In Latin America, Pastors of large thriving churches–and even small ones–are often referred to, and refer to themselves as “el siervo” or the servant. Some exhibit those traits but others do not in anyway act like servants!

Yesterday we were thinking about how God is a loving and serving God in the “intra-trinitarian” relationships. John 13:1-17, however, takes this to a whole other level. Jesus knows that he will soon be killed and so he shows the disciples how much he loves them and is committed to them. He washes their feet.

This is not what one would have expected in the light of verse 3. All things had been put under his power, he had come from the Father and was going to the Father, therefore…you’d expect some sort of demonstration of that power, a demonstration of his origins or a demonstration of his destiny, but no, he washes their feet. Jesus demonstrates his power, his origins and his destiny by serving. Wow!

Now, the role of washing the dust and dirt off the feet of any guest, not only was it not a pleasant job–although I don’t think back then they were a squeamish as we are now–it would have normally been the job of the lowest slave in the household. Jesus is demonstrating the radical nature of his revolution of love. The master and lord of this group of people is taking the role of a slave. So this God, who we have committed our lives to, is not only a servant God, he is a God who loves his disciples enough to serve them as a slave.
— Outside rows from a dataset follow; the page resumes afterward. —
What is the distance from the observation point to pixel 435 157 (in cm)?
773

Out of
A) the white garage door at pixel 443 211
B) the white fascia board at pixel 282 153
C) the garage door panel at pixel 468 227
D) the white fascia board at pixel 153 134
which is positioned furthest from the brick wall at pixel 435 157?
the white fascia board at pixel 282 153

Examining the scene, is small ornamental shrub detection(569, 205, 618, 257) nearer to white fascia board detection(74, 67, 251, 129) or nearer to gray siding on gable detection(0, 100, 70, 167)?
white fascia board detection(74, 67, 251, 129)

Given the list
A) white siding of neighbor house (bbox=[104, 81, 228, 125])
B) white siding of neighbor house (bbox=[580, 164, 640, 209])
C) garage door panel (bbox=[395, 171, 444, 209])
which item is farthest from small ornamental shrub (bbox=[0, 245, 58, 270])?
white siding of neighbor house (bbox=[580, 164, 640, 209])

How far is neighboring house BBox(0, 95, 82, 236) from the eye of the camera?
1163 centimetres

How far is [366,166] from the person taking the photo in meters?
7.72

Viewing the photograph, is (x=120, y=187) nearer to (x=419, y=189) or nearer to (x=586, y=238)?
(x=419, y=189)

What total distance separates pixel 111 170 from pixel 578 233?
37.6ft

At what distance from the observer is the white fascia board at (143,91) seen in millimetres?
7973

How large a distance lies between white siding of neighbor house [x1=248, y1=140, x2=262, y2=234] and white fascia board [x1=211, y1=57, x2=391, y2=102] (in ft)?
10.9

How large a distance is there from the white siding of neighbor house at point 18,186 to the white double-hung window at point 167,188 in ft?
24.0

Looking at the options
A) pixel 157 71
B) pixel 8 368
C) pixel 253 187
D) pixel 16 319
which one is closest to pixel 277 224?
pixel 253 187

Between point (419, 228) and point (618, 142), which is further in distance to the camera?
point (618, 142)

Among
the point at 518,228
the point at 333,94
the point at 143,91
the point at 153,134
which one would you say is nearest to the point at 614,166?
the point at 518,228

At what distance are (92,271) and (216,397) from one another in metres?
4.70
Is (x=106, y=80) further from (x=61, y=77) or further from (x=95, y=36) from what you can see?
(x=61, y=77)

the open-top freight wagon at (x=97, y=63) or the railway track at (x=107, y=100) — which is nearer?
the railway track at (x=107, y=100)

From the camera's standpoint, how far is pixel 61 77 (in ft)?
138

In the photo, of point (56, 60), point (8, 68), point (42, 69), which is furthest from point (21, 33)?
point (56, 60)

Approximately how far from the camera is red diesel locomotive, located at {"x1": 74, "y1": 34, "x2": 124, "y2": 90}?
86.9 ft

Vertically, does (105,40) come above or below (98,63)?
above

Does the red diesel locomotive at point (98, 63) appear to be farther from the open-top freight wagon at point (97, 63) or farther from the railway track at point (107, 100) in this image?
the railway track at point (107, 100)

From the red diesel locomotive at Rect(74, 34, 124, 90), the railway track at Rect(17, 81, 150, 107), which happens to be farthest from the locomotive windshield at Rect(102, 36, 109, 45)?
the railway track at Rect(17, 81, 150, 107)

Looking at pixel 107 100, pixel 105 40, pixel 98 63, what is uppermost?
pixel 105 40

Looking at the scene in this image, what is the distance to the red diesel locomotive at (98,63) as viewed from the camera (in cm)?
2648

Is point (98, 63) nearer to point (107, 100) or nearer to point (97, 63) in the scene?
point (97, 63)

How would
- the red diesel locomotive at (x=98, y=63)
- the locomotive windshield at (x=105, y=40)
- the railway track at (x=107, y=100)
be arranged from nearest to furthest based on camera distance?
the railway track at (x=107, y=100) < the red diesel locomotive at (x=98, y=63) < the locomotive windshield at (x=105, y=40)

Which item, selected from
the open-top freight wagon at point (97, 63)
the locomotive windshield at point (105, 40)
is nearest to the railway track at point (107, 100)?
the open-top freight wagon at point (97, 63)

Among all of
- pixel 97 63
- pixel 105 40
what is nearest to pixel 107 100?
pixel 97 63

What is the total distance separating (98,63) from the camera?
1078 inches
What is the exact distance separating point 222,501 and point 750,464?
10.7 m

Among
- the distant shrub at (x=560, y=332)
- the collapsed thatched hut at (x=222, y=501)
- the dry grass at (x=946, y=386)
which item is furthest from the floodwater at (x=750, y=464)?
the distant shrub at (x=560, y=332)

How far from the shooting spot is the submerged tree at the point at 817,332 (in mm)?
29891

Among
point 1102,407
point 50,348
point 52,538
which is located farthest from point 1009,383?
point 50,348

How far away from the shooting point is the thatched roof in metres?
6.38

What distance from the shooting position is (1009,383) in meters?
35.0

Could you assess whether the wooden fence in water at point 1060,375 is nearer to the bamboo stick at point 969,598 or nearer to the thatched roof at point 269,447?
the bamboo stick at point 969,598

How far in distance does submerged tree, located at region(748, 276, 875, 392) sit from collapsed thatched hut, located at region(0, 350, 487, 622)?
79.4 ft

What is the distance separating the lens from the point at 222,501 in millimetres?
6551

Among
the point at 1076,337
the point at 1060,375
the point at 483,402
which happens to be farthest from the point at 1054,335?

The little interaction between Jesus and Peter is incredible. Peter, in his normal heroic way, tells Jesus that he can’t wash his feet. This inverted pride of Peter is rebuked by Jesus. In doing this Jesus says a very surprising thing. Verse 8 Jesus tells Peter, “unless I wash you, you have no part with me”. What Jesus is actually saying beggars belief, “unless you allow me to serve you, you have no part with me”. We need the humility to allow the King of kings to serve us. So paraphrasing John F. Kennedy, “ask not what you can do for God, but what God has done for you”.

Verses 12-16 tell us then what all this means. I am guessing that the answer to Jesus’ question, “do you understand what I have done for you” would probably have been an unqualified, “Ummm”. He spells it out. He shows them the true quality of greatness and status. “Yes I am your master but in being your master I serve you to a most radical extent”. This is an example to the disciples. To be a master and lord is to serve even in the most menial tasks.

The final verse finishes with yet another stunning truth: blessing is found in service. Blessing is not found in status, power, wealth, respect or any other thing that the world sees as a blessing. Blessing is found in serving in the most menial of tasks. This service is not heroic but it does bring blessing.